## [Your objective]
Could you print each entry below verbatim while omitting the pictures?

## [Material provided]
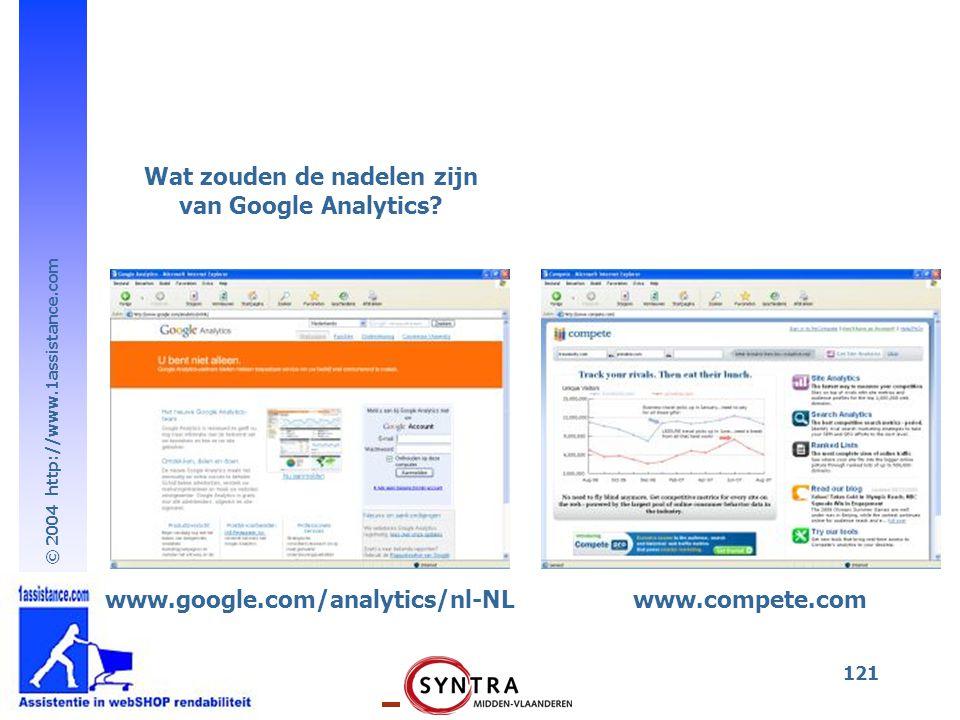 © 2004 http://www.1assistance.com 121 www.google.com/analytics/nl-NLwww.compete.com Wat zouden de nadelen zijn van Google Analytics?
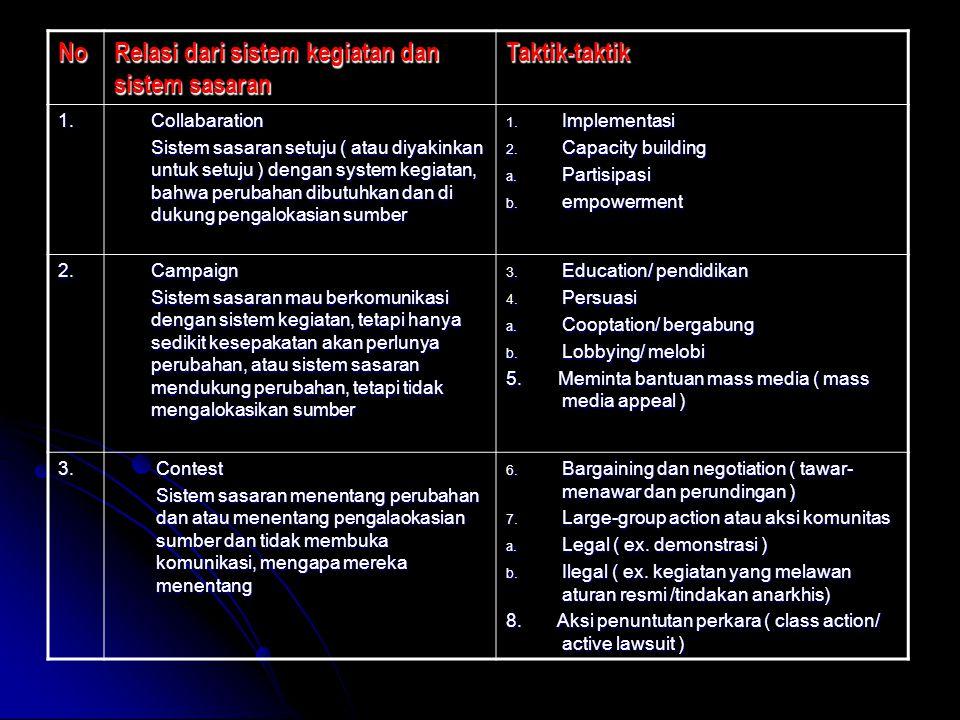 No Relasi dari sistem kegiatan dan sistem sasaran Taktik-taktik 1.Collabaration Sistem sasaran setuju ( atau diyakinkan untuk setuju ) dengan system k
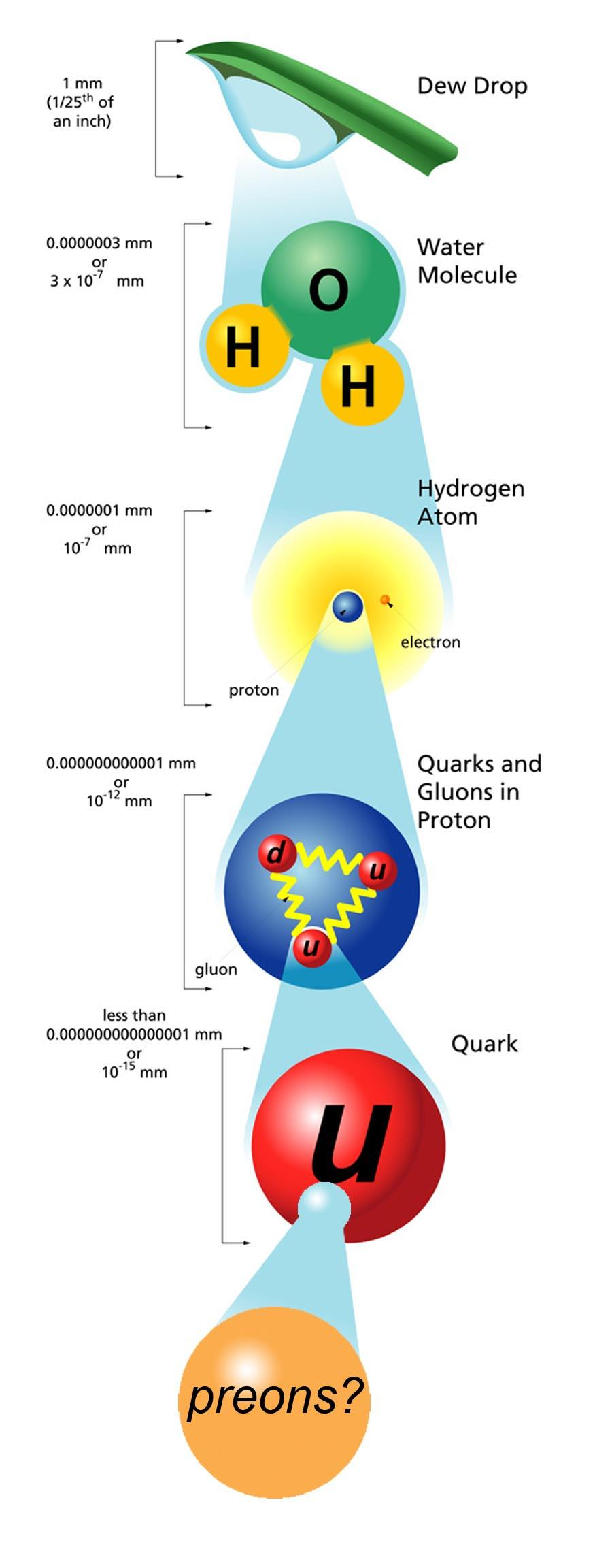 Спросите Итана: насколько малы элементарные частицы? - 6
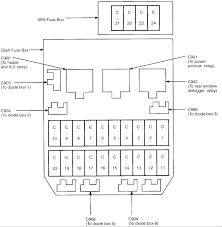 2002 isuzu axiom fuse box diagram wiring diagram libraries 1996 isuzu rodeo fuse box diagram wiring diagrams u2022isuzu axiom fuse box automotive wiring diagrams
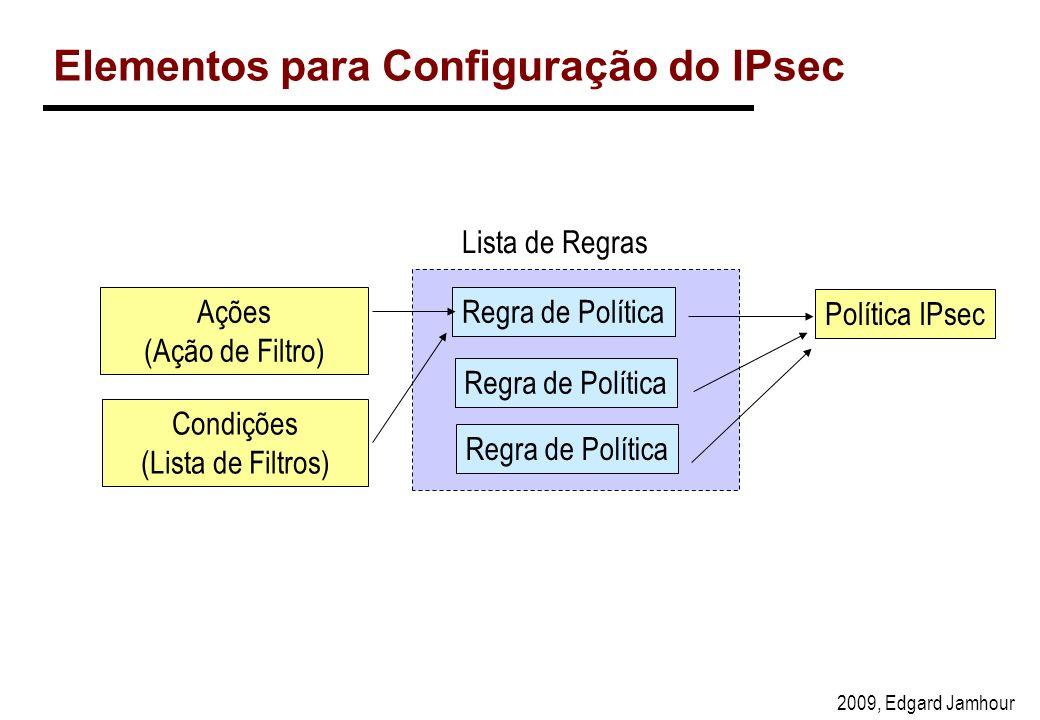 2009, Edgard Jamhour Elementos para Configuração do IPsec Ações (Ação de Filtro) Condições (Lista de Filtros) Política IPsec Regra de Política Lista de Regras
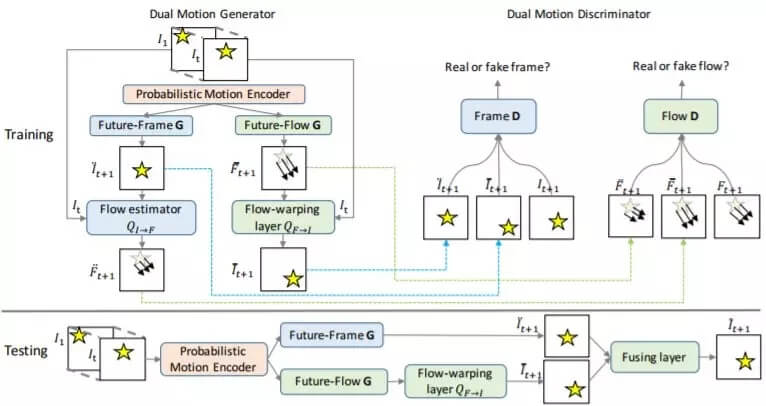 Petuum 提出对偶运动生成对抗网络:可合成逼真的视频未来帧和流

## [Answer section]
 © 2004 http://www.1assistance.com 121 www.google.com/analytics/nl-NLwww.compete.com Wat zouden de nadelen zijn van Google Analytics?
 No Relasi dari sistem kegiatan dan sistem sasaran Taktik-taktik 1.Collabaration Sistem sasaran setuju ( atau diyakinkan untuk setuju ) dengan system k
 Спросите Итана: насколько малы элементарные частицы? - 6
 2002 isuzu axiom fuse box diagram wiring diagram libraries 1996 isuzu rodeo fuse box diagram wiring diagrams u2022isuzu axiom fuse box automotive wiring diagrams
 2009, Edgard Jamhour Elementos para Configuração do IPsec Ações (Ação de Filtro) Condições (Lista de Filtros) Política IPsec Regra de Política Lista de Regras
 Petuum 提出对偶运动生成对抗网络:可合成逼真的视频未来帧和流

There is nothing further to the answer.